Dataset items:
----------

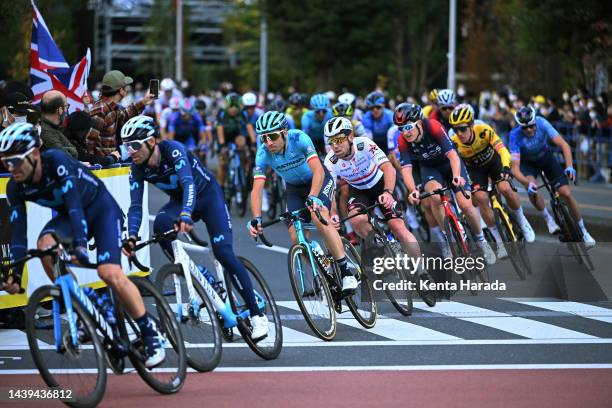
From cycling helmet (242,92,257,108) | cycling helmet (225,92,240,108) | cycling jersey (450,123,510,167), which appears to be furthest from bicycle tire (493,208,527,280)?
cycling helmet (225,92,240,108)

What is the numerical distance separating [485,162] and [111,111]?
4.33 metres

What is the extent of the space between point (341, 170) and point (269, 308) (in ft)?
10.4

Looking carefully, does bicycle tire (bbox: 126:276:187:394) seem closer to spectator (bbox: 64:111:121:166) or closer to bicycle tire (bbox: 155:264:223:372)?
bicycle tire (bbox: 155:264:223:372)

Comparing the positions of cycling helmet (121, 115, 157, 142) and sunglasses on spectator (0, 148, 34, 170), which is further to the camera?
cycling helmet (121, 115, 157, 142)

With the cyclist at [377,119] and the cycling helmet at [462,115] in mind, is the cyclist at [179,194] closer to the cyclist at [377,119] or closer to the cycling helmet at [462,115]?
the cycling helmet at [462,115]

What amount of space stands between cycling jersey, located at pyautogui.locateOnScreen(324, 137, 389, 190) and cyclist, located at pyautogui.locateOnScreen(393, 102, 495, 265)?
61 centimetres

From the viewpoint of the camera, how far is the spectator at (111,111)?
51.4 ft

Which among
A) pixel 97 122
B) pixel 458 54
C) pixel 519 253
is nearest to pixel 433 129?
pixel 519 253

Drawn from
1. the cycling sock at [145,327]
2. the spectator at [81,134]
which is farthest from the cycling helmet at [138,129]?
the spectator at [81,134]

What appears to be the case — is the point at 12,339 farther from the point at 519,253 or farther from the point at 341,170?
the point at 519,253

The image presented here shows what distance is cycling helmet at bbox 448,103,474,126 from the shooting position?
15.8 m

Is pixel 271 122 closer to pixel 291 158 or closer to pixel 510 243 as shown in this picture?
pixel 291 158

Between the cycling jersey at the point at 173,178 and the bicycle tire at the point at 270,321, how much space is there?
0.68m

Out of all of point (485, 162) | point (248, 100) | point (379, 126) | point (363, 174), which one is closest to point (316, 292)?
point (363, 174)
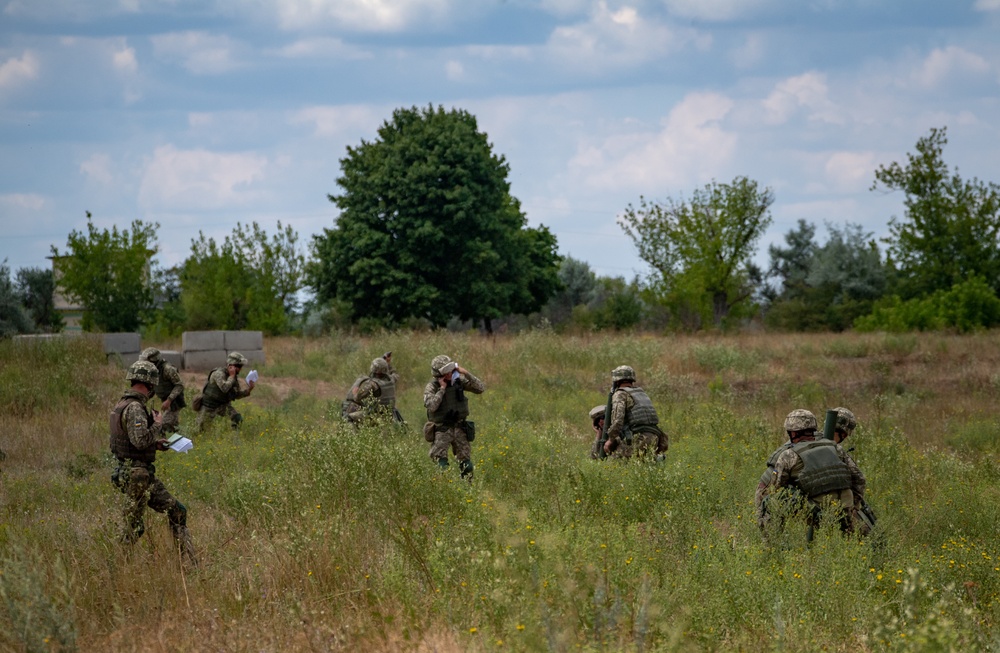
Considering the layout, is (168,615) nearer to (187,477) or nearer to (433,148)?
(187,477)

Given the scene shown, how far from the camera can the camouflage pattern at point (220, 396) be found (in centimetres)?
1402

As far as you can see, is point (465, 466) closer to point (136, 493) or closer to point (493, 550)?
point (136, 493)

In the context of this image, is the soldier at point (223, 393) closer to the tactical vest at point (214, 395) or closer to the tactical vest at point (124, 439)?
the tactical vest at point (214, 395)

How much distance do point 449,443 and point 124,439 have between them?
3.78 m

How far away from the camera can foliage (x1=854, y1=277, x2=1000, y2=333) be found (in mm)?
37031

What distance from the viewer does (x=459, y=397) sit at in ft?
35.7

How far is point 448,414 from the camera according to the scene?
35.4 ft

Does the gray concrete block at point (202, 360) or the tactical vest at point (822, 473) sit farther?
the gray concrete block at point (202, 360)

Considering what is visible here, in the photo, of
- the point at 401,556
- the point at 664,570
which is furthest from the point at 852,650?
the point at 401,556

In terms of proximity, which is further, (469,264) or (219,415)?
(469,264)

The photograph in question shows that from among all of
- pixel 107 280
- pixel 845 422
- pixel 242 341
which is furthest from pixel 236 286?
pixel 845 422

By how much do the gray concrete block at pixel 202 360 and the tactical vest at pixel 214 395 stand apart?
28.6 feet

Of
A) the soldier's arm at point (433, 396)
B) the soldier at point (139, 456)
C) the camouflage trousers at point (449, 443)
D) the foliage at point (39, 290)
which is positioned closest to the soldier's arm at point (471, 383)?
the soldier's arm at point (433, 396)

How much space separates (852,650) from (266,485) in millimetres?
5576
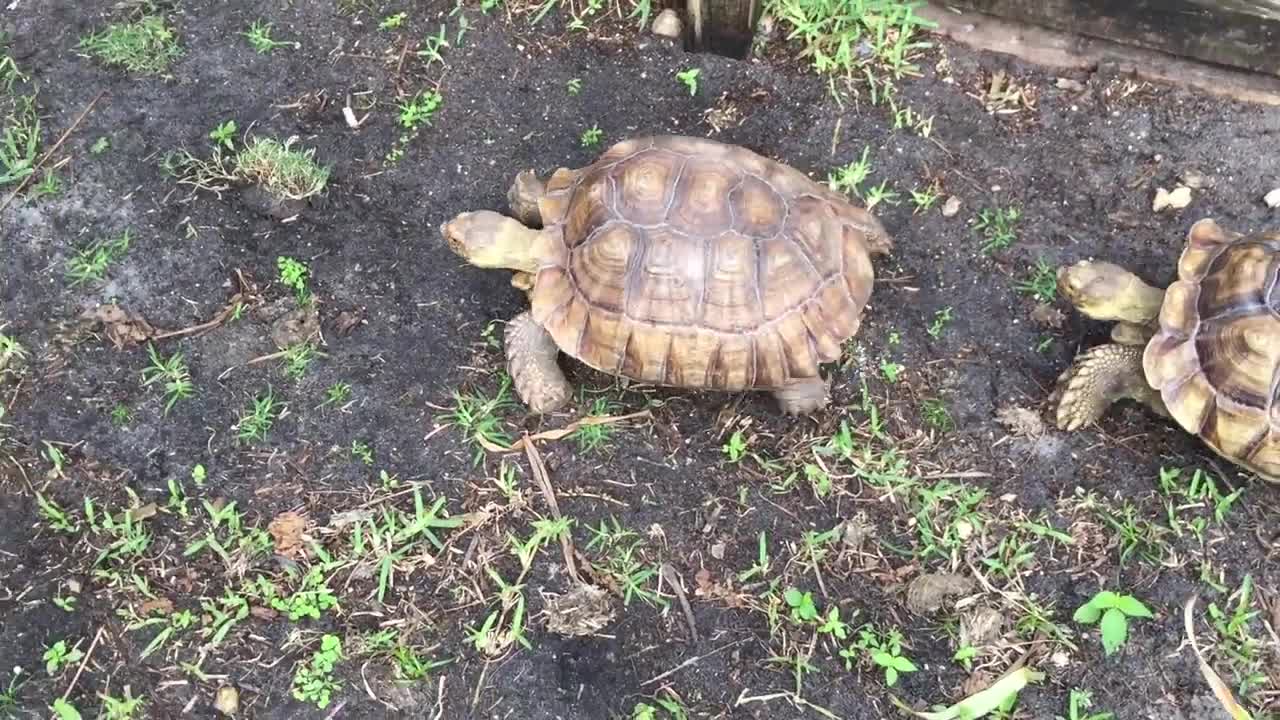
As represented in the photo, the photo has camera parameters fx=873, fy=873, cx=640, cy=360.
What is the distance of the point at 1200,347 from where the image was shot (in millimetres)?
3020

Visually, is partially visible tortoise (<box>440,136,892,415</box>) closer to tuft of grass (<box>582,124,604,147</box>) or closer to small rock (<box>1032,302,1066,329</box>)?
tuft of grass (<box>582,124,604,147</box>)

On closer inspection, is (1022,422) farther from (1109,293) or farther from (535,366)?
(535,366)

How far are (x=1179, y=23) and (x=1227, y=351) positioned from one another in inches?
62.4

----------

Restate each line of the records exactly; pictures do not belong in the copy.

● ANSWER FOR THIS EXERCISE:
From cycling helmet (242,92,257,108) | cycling helmet (225,92,240,108) | cycling jersey (450,123,510,167), which appears to be furthest from bicycle tire (493,208,527,280)?
cycling helmet (225,92,240,108)

What is the numerical distance separating [485,162] and [111,111]?
4.33 metres

What is the extent of the space between point (341, 170) and point (269, 308) (in ft)?
10.4

Looking carefully, does bicycle tire (bbox: 126:276:187:394) seem closer to spectator (bbox: 64:111:121:166) or closer to bicycle tire (bbox: 155:264:223:372)?
bicycle tire (bbox: 155:264:223:372)

Comparing the positions of cycling helmet (121, 115, 157, 142) and sunglasses on spectator (0, 148, 34, 170), which is further to the camera?
cycling helmet (121, 115, 157, 142)

With the cyclist at [377,119] and the cycling helmet at [462,115] in mind, is the cyclist at [179,194] closer to the cyclist at [377,119] or closer to the cycling helmet at [462,115]?
the cycling helmet at [462,115]

What amount of space stands between cycling jersey, located at pyautogui.locateOnScreen(324, 137, 389, 190) and cyclist, located at pyautogui.locateOnScreen(393, 102, 495, 265)?
61 centimetres

From the viewpoint of the camera, how far is the spectator at (111,111)?
51.4 ft

Which among
A) pixel 97 122
B) pixel 458 54
C) pixel 519 253
is nearest to pixel 433 129?
pixel 519 253

Drawn from
1. the cycling sock at [145,327]
2. the spectator at [81,134]
which is farthest from the cycling helmet at [138,129]?
the spectator at [81,134]

What appears to be the case — is the point at 12,339 farther from the point at 519,253 or farther from the point at 341,170?
the point at 519,253

The image presented here shows what distance is cycling helmet at bbox 448,103,474,126 from the shooting position?
15.8 m

Is pixel 271 122 closer to pixel 291 158 or closer to pixel 510 243 as shown in this picture?
pixel 291 158

Between the cycling jersey at the point at 173,178 and the bicycle tire at the point at 270,321, how much space is there?
0.68m

Out of all of point (485, 162) | point (248, 100) | point (379, 126) | point (363, 174), which one is closest to point (316, 292)?
point (363, 174)
Considering the layout, is (168,615) nearer to (187,477) or nearer to (433,148)?
(187,477)

Given the scene shown, how far from the camera can the camouflage pattern at point (220, 396) be found (in centimetres)?
1402

As far as you can see, is point (465, 466) closer to point (136, 493) or closer to point (493, 550)?
point (136, 493)

In the context of this image, is the soldier at point (223, 393) closer to the tactical vest at point (214, 395) or closer to the tactical vest at point (124, 439)?
the tactical vest at point (214, 395)

How much distance do point 449,443 and point 124,439 have between them?
3.78 m

How far away from the camera can foliage (x1=854, y1=277, x2=1000, y2=333) be found (in mm)?
37031

What distance from the viewer does (x=459, y=397) sit at in ft?
35.7

How far is point 448,414 from the camera according to the scene?
35.4 ft

Does the gray concrete block at point (202, 360) or the tactical vest at point (822, 473) sit farther?
the gray concrete block at point (202, 360)

Considering what is visible here, in the photo, of
- the point at 401,556
- the point at 664,570
which is furthest from the point at 852,650?
the point at 401,556

In terms of proximity, which is further, (469,264) or (219,415)?
(469,264)

The photograph in question shows that from among all of
- pixel 107 280
- pixel 845 422
- pixel 242 341
which is furthest from pixel 236 286?
pixel 845 422

By how much do the gray concrete block at pixel 202 360 and the tactical vest at pixel 214 395 stand apart?
28.6 feet

Of
A) the soldier's arm at point (433, 396)
B) the soldier at point (139, 456)
C) the camouflage trousers at point (449, 443)
D) the foliage at point (39, 290)
which is positioned closest to the soldier's arm at point (471, 383)?
the soldier's arm at point (433, 396)

How much space separates (852,650) from (266,485) in millimetres?
5576
As represented in the photo, the photo has camera parameters fx=873, fy=873, cx=640, cy=360.
What is the distance of the point at 1200,347 from where the image was shot (in millimetres)?
3020

Visually, is partially visible tortoise (<box>440,136,892,415</box>) closer to tuft of grass (<box>582,124,604,147</box>) or closer to small rock (<box>1032,302,1066,329</box>)?
tuft of grass (<box>582,124,604,147</box>)

On closer inspection, is (1022,422) farther from (1109,293) or farther from (535,366)?
(535,366)

How far are (x=1179, y=23) and (x=1227, y=351) positioned from one another in inches?
62.4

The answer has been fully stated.